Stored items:
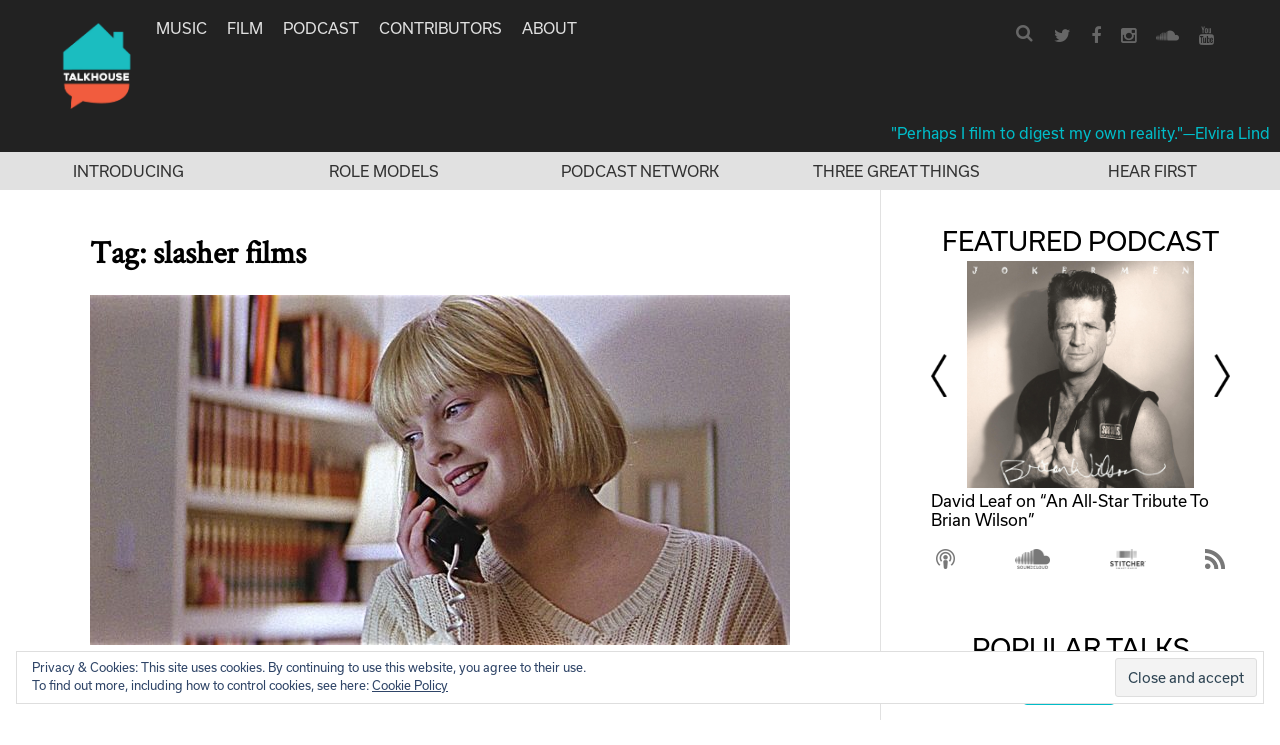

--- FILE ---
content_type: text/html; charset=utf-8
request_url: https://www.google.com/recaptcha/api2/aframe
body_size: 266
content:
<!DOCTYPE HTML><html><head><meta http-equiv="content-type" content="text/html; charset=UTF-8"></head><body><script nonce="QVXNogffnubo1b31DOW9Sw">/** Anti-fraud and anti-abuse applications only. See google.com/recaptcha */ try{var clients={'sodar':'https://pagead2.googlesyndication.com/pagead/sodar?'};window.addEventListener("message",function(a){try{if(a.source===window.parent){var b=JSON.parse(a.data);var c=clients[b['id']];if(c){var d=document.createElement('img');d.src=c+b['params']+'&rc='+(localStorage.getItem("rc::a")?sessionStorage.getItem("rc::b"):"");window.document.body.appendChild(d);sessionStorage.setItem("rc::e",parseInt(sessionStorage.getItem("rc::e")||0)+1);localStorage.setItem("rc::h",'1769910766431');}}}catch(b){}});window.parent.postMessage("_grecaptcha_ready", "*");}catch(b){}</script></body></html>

--

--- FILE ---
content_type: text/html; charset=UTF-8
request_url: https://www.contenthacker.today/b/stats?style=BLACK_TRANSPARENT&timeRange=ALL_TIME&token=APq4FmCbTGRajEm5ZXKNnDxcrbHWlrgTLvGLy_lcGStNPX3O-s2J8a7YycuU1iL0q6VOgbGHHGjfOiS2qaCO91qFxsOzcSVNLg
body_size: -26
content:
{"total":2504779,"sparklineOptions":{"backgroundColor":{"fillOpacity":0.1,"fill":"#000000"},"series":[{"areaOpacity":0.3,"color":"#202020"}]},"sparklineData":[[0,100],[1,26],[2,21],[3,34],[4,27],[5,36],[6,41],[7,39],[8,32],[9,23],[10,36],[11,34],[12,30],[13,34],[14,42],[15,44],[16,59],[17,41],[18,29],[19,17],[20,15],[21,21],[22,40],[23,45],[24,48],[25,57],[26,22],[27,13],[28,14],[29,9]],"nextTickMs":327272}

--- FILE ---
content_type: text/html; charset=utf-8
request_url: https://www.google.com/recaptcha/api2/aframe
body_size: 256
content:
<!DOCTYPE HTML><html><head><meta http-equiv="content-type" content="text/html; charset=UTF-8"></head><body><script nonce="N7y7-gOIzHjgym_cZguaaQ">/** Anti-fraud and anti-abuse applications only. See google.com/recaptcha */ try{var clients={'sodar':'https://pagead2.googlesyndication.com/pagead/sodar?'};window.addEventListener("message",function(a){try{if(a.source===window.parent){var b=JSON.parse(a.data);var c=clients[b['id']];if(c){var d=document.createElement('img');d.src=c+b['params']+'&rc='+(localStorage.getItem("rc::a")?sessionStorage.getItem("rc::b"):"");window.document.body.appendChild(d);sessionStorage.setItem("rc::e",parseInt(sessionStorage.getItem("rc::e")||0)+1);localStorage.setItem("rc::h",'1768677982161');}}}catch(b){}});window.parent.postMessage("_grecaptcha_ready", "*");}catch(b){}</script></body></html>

...

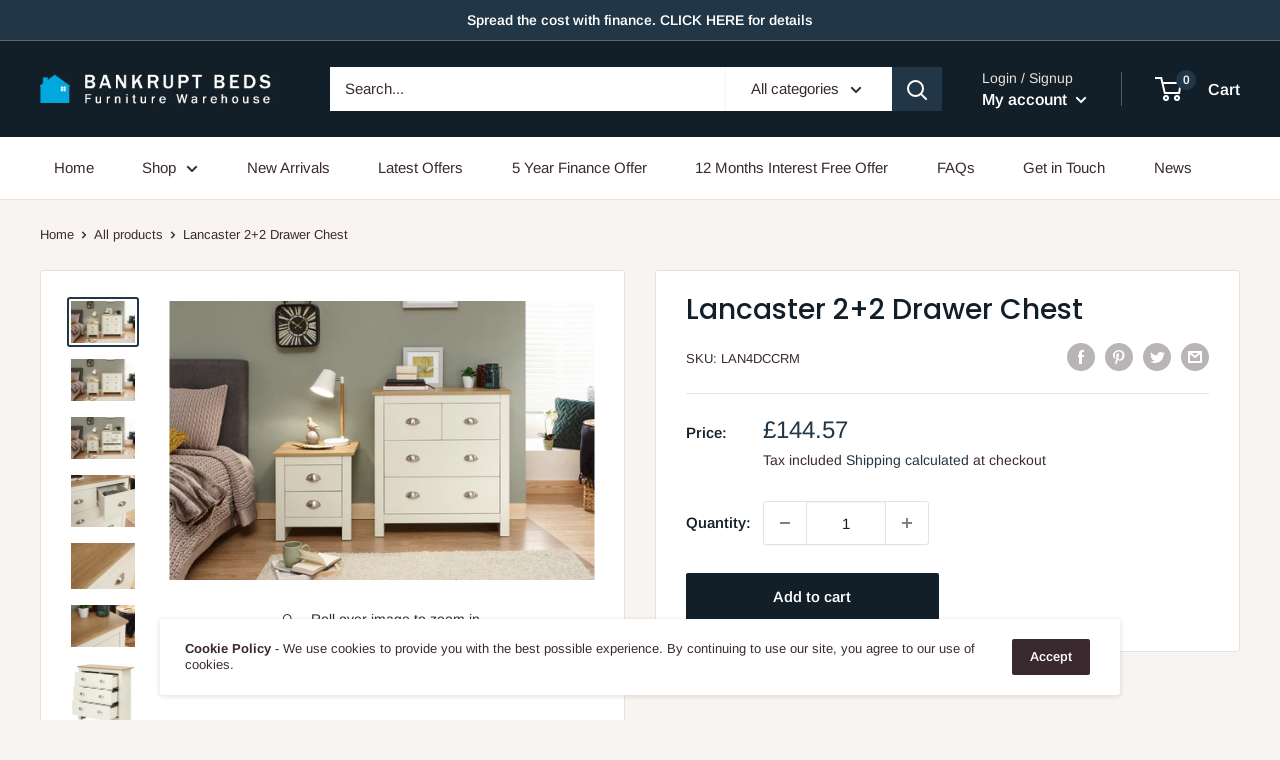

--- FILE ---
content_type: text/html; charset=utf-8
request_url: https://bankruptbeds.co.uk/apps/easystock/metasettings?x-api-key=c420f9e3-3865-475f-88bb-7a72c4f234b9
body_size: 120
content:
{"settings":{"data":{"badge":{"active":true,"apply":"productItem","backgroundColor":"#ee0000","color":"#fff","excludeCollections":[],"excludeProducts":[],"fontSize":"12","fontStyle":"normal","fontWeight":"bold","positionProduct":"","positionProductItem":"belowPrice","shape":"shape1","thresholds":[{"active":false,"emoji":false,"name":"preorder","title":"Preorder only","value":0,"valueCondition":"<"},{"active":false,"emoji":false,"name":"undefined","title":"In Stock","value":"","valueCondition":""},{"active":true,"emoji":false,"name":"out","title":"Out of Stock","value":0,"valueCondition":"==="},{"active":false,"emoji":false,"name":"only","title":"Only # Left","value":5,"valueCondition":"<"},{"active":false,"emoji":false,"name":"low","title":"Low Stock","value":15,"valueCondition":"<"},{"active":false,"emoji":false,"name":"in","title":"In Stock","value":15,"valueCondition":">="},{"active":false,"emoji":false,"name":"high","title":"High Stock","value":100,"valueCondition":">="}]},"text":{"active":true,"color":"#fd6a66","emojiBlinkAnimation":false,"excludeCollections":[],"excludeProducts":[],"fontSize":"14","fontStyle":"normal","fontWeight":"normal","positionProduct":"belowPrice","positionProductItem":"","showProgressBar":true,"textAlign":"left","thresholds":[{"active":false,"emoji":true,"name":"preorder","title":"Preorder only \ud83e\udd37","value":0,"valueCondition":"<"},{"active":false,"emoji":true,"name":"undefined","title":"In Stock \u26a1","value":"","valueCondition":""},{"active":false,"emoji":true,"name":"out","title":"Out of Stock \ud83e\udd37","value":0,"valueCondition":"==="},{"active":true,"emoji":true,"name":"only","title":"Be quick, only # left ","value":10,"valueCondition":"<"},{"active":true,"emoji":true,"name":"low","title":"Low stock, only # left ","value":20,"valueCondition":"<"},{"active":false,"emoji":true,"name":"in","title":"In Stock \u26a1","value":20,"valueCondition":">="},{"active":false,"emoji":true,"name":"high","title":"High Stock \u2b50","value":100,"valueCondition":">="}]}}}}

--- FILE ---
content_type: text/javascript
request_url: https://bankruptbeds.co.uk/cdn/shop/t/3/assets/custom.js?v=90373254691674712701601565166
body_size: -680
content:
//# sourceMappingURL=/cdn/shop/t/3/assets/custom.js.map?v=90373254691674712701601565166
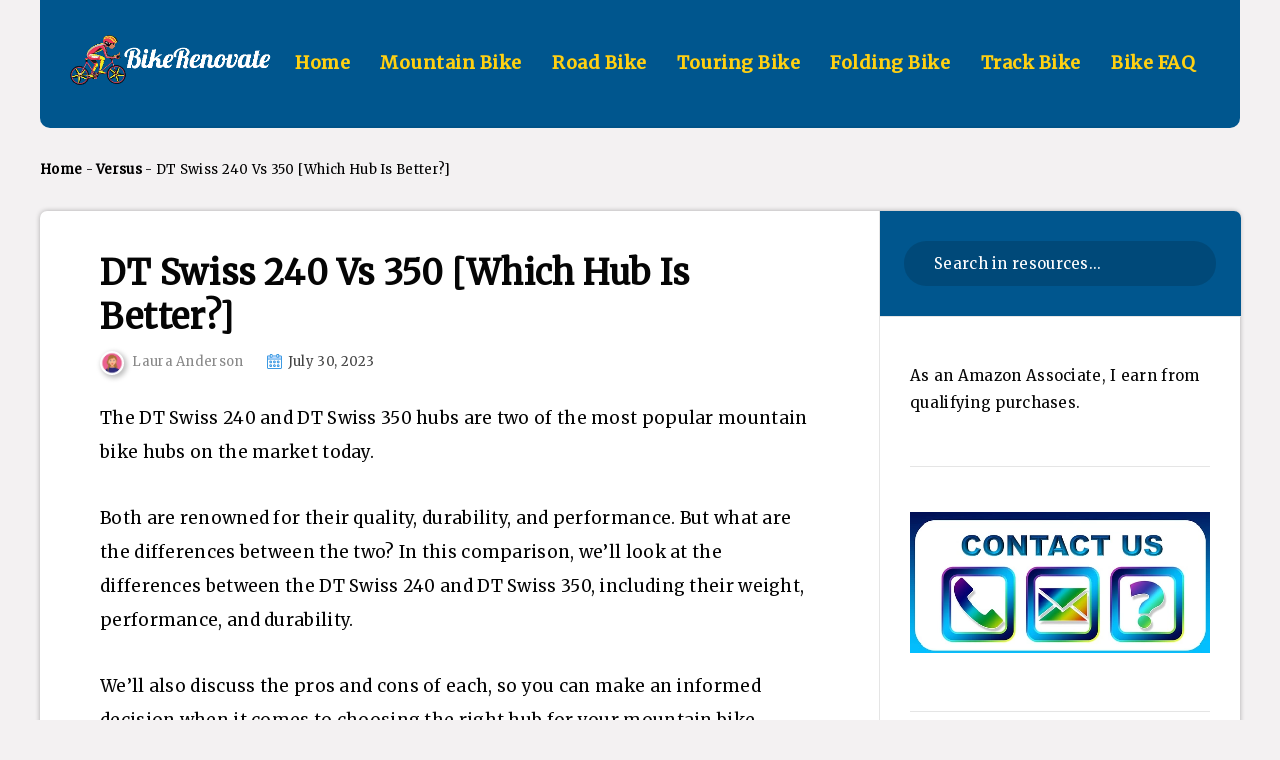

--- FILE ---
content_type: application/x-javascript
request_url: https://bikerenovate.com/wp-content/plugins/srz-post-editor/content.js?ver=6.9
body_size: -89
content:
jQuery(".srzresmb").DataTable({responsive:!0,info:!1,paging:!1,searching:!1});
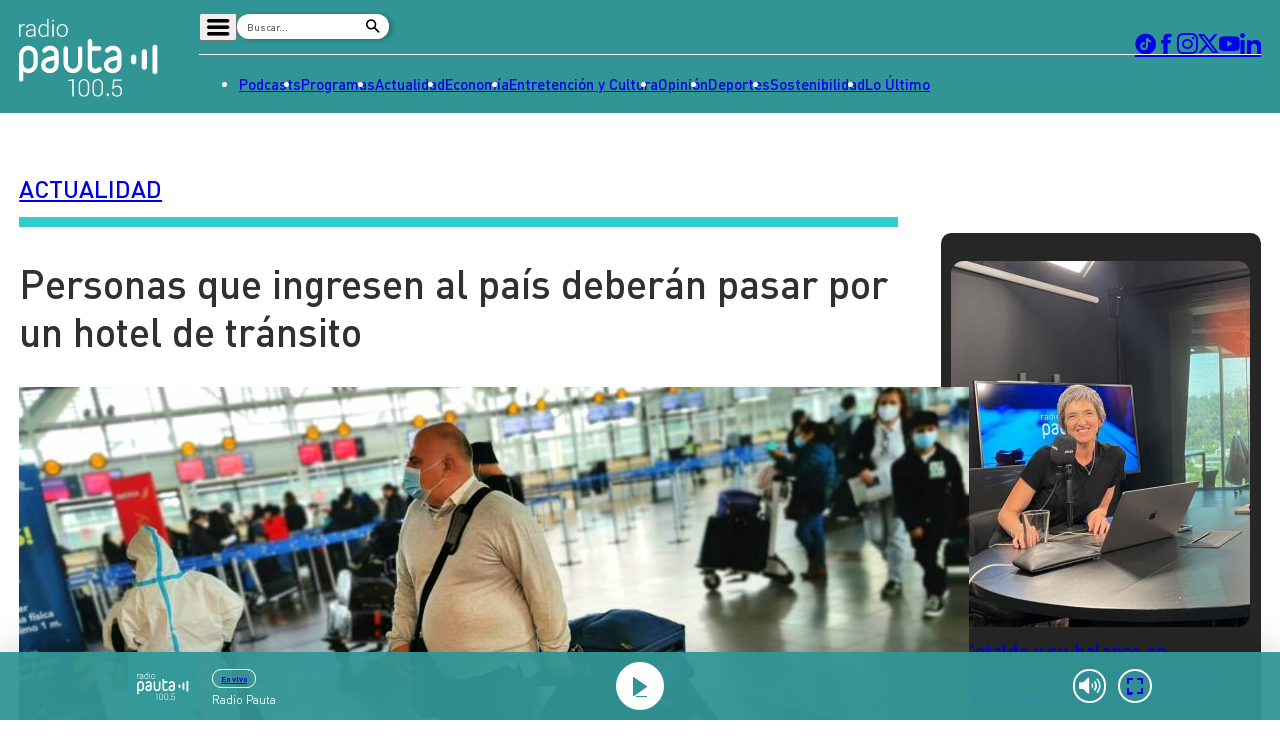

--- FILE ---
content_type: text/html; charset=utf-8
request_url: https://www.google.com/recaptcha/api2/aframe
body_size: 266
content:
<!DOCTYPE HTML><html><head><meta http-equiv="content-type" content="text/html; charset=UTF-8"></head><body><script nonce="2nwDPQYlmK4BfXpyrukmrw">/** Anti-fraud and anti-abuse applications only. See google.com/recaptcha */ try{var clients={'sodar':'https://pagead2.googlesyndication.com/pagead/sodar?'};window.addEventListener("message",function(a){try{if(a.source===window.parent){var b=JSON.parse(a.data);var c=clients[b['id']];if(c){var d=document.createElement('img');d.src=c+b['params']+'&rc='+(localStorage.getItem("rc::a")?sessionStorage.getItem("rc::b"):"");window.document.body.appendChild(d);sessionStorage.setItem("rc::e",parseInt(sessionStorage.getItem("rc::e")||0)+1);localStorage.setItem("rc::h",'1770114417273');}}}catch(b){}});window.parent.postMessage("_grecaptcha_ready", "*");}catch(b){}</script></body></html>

▸ TASK STATEMENT
Wherever "javascript" occurs in the entries above, copy the line it sits on.

▸ YOUR SOLUTION
content_type: text/javascript
content_type: application/x-javascript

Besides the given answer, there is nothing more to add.